EXERCISE TASK: Copy the passage below on exact and exact/adjacent agreement in essay scoring word for word.

SELECTION:
==================================================
In addition to computing correlations to measure inter-rater reliability, true agreement between human raters or between human raters and an AES system is often reported using exact and exact/adjacent agreement. Exact agreement is the ratio of essays that are given the same score by two raters (human or AES) to those that are given different scores (usually expressed as a percentage). Exact/adjacent agreement is the ratio of essays that are given either the same scores or scores that only differ by one point. Exact and exact/adjacent agreement between human raters and AES systems has been reported to be comparable to the exact and exact/adjacent agreement between two human raters. For example, the e-rater system has been reported to achieve between 57-59% exact agreement with human raters, as compared to 56-60% exact agreement between two human raters (Attali, 2008; Ramineni, Trapani, Williamson, Davey, & Bridgeman, 2012). The same studies reported that exact/adjacent agreement between e-rater and human scores ranged from 98-99%, which was higher in each study than the exact/adjacent agreement between two human raters of 97-98%. Agreement between IntelliMetric scores and human rater scores has also been high (ranging from 42%-65% exact and 92%-100% exact/adjacent agreement, Rudner et al., 2006) as have those for W-Pal (ranging from 44-55% exact and 94-96% adjacent, Crossley, Kyle, Allen, Guo, & McNamara, in press; McNamara, et al., 2013).
==================================================
DATA EXCERPTS:
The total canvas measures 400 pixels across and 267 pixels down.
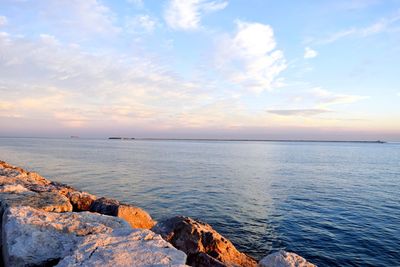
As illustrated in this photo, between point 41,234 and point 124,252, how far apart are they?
1.91 metres

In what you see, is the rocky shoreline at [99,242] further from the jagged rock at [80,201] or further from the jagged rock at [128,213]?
the jagged rock at [80,201]

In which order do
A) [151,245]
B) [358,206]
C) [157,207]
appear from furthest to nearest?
[358,206], [157,207], [151,245]

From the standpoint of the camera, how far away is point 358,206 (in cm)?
2295

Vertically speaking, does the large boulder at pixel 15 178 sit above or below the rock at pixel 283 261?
above

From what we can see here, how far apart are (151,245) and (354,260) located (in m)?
11.5

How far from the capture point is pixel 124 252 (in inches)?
198

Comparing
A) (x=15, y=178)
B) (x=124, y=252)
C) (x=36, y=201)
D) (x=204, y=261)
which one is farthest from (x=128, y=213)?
(x=15, y=178)

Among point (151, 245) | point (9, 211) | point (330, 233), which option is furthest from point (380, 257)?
point (9, 211)

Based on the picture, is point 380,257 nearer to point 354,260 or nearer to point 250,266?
point 354,260

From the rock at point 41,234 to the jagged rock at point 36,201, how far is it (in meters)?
2.05

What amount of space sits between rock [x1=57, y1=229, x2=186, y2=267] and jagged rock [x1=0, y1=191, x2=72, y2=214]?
377 cm

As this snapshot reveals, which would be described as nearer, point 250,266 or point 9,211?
point 9,211

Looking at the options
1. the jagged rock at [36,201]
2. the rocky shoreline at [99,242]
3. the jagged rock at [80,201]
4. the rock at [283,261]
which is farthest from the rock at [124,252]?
the jagged rock at [80,201]

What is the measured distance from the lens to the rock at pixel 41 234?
17.2 ft
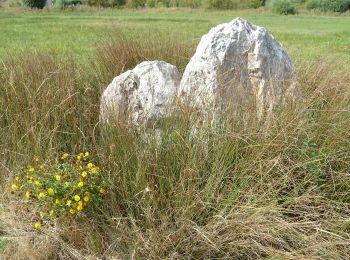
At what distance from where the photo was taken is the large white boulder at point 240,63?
3379 millimetres

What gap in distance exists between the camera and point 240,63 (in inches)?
140

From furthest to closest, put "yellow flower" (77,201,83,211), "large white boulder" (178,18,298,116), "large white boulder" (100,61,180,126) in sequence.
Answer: "large white boulder" (100,61,180,126)
"large white boulder" (178,18,298,116)
"yellow flower" (77,201,83,211)

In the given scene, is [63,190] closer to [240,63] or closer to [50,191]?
[50,191]

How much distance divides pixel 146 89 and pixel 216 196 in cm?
136

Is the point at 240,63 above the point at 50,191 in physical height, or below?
above

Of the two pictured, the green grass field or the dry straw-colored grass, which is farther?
the green grass field

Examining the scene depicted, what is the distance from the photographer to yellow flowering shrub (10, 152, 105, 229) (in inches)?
102

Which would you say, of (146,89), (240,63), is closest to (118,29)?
(146,89)

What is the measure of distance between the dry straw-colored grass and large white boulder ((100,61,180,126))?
0.51m

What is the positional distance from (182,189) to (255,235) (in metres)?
0.49

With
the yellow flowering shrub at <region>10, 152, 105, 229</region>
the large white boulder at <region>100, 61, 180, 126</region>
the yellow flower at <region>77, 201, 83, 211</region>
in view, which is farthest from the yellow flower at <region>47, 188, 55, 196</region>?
the large white boulder at <region>100, 61, 180, 126</region>

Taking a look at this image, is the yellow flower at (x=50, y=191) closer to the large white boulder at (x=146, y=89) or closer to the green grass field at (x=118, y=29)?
the large white boulder at (x=146, y=89)

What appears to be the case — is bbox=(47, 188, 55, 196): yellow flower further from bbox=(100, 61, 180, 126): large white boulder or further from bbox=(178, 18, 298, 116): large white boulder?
bbox=(178, 18, 298, 116): large white boulder

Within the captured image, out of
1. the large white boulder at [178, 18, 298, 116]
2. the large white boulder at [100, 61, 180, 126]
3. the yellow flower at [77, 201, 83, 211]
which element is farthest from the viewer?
the large white boulder at [100, 61, 180, 126]
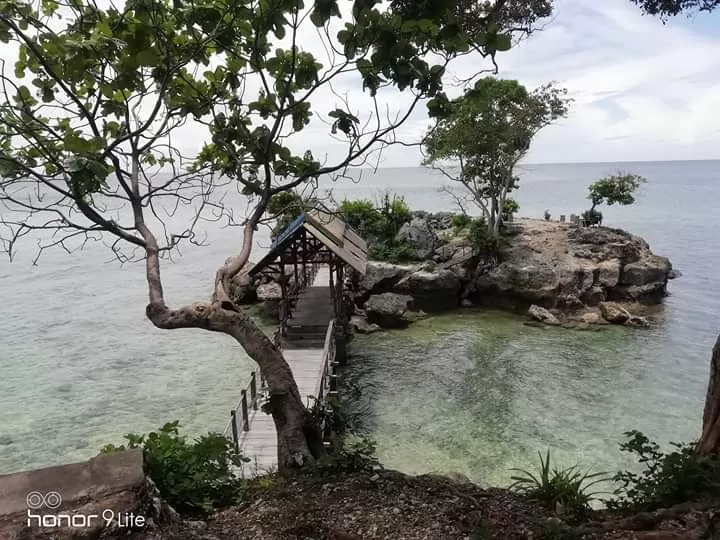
==================================================
RESPONSE:
In addition to computing correlations to measure inter-rater reliability, true agreement between human raters or between human raters and an AES system is often reported using exact and exact/adjacent agreement. Exact agreement is the ratio of essays that are given the same score by two raters (human or AES) to those that are given different scores (usually expressed as a percentage). Exact/adjacent agreement is the ratio of essays that are given either the same scores or scores that only differ by one point. Exact and exact/adjacent agreement between human raters and AES systems has been reported to be comparable to the exact and exact/adjacent agreement between two human raters. For example, the e-rater system has been reported to achieve between 57-59% exact agreement with human raters, as compared to 56-60% exact agreement between two human raters (Attali, 2008; Ramineni, Trapani, Williamson, Davey, & Bridgeman, 2012). The same studies reported that exact/adjacent agreement between e-rater and human scores ranged from 98-99%, which was higher in each study than the exact/adjacent agreement between two human raters of 97-98%. Agreement between IntelliMetric scores and human rater scores has also been high (ranging from 42%-65% exact and 92%-100% exact/adjacent agreement, Rudner et al., 2006) as have those for W-Pal (ranging from 44-55% exact and 94-96% adjacent, Crossley, Kyle, Allen, Guo, & McNamara, in press; McNamara, et al., 2013).